> Tekst źródłowy:
....

Jeśli nie mamy możliwości poradzić sobie z problemem to tak zarządzajmy środowiskiem (porami i miejscami spacerów), aby minimalizować ryzyko pojawienia się problemu. W końcu pies nie może wyrywać się do biegaczy, jeśli chodzimy tam, gdzie nie ma biegaczy, prawda?
Z agresją smyczową u psa można sobie poradzić
Rozumiem, że problem z agresją smyczową jest poważny i wielu opiekunów pisze do mnie z prośbą o pomoc. Najważniejsze jest zrozumienie swojego psa i określenie jak najdokładniej przyczyn problemu, bo to jest właśnie w tym najbardziej istotne. Jeśli ktoś czytał bloga lata temu to na pewno wie, że Legion miała bardzo mocny problem z agresją smyczową i to w takiej najbardziej ekstremalnej opcji. Teraz? Nie określiłbym jej jako psa, który ma taki problem.
Przykładowo niedawno mieliśmy spacer, gdzie Legion spokojnie przeszła obok dziecka na rowerze, kiedy po drugiej stronie były za płotem psy. Następnie w trakcie tego samego spaceru minęła innego psa, który również szedł na smyczy. Spojrzała na niego tylko krótko i poszła dalej. I to wszystko na dłuższej smyczy (ja preferuję stosowanie smyczy około 5m). Czy czasami na spacerze pojawiają się sytuacje, że Legion zareaguje gwałtowniej? Oczywiście, że tak – zawsze jest taka możliwość i dotyczy to nawet najbardziej spokojnego psa. Czasami spotka się wyjątkowo niemiłego psa (najgorsze są takie, co same teoretycznie nic nie robią, ale wzrokiem pokazują takiego “faka”, że większość psów pęknie i się do takiego wyrwie), albo super specyficznie ubranego człowieka. Czasami ktoś jest po alkoholu i zachowuje się niestandardowo. Raz spotkaliśmy policję na koniach. Po prostu czasami tak jest.

....

> Problemy i zadania:
a - Przepisz z tekstu o agresji smyczowej fragment od „Jeśli nie mamy” do „ma biegaczy, prawda?”.
b - Jaka długość smyczy jest preferowana według tekstu o agresji smyczowej?

> Wpisy zbioru danych:
....

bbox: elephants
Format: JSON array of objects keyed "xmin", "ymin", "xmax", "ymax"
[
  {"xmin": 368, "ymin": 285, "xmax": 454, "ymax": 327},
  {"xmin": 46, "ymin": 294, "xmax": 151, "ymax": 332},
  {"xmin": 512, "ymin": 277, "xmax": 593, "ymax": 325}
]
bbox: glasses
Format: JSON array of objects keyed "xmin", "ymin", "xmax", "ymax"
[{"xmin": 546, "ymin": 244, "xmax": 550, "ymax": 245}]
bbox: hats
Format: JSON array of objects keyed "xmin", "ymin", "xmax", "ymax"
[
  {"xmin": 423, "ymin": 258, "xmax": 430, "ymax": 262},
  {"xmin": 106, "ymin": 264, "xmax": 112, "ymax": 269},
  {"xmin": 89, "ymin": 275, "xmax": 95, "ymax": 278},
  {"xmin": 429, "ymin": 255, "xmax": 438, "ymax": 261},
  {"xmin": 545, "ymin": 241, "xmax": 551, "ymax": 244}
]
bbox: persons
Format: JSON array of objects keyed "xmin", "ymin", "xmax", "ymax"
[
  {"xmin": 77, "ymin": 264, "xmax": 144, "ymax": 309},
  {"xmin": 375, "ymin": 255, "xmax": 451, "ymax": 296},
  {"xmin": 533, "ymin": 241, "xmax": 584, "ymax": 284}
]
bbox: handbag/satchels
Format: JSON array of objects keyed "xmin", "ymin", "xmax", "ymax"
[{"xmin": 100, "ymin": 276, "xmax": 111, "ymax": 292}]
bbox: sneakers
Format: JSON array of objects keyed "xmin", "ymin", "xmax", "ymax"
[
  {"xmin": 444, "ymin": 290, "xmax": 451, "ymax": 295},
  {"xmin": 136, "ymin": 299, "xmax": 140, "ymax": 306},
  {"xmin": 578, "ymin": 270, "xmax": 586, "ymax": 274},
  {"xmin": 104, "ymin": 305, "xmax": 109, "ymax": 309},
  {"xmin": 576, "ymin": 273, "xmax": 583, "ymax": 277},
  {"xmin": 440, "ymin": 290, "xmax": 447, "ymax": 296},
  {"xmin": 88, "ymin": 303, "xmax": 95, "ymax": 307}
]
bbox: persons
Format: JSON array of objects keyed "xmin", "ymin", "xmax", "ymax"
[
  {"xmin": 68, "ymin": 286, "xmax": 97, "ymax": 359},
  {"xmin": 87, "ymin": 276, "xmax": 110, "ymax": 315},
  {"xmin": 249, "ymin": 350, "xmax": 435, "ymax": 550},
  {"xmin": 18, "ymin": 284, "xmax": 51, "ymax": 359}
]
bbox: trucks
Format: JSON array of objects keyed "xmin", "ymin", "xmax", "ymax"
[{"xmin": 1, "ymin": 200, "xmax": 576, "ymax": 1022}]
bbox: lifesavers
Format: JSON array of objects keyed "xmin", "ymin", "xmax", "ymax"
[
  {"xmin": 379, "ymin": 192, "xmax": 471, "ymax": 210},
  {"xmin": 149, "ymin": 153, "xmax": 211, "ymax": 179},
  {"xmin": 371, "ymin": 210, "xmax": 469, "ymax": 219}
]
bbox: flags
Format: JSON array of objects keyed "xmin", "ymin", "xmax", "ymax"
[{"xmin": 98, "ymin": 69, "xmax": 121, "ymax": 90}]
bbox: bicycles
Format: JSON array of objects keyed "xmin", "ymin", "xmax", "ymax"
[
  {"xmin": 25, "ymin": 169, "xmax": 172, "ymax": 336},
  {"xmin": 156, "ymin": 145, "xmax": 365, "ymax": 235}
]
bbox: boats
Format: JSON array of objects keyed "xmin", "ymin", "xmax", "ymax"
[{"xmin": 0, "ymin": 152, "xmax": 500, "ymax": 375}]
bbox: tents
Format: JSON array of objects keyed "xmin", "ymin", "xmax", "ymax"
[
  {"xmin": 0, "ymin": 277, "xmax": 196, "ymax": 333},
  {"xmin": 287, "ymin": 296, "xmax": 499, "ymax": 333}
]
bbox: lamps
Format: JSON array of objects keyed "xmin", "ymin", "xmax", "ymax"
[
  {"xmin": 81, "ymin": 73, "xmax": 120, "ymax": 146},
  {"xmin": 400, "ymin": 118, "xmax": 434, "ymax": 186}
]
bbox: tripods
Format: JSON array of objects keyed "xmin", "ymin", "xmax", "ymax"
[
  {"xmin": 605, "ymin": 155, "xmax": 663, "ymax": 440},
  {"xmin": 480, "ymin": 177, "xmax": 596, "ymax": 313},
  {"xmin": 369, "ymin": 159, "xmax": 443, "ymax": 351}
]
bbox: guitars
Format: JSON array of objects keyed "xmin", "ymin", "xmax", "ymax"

....

> Oczekiwane odpowiedzi:
a -
Jeśli nie mamy możliwości poradzić sobie z problemem to tak zarządzajmy środowiskiem (porami i miejscami spacerów), aby minimalizować ryzyko pojawienia się problemu. W końcu pies nie może wyrywać się do biegaczy, jeśli chodzimy tam, gdzie nie ma biegaczy, prawda?

b - Około 5 m.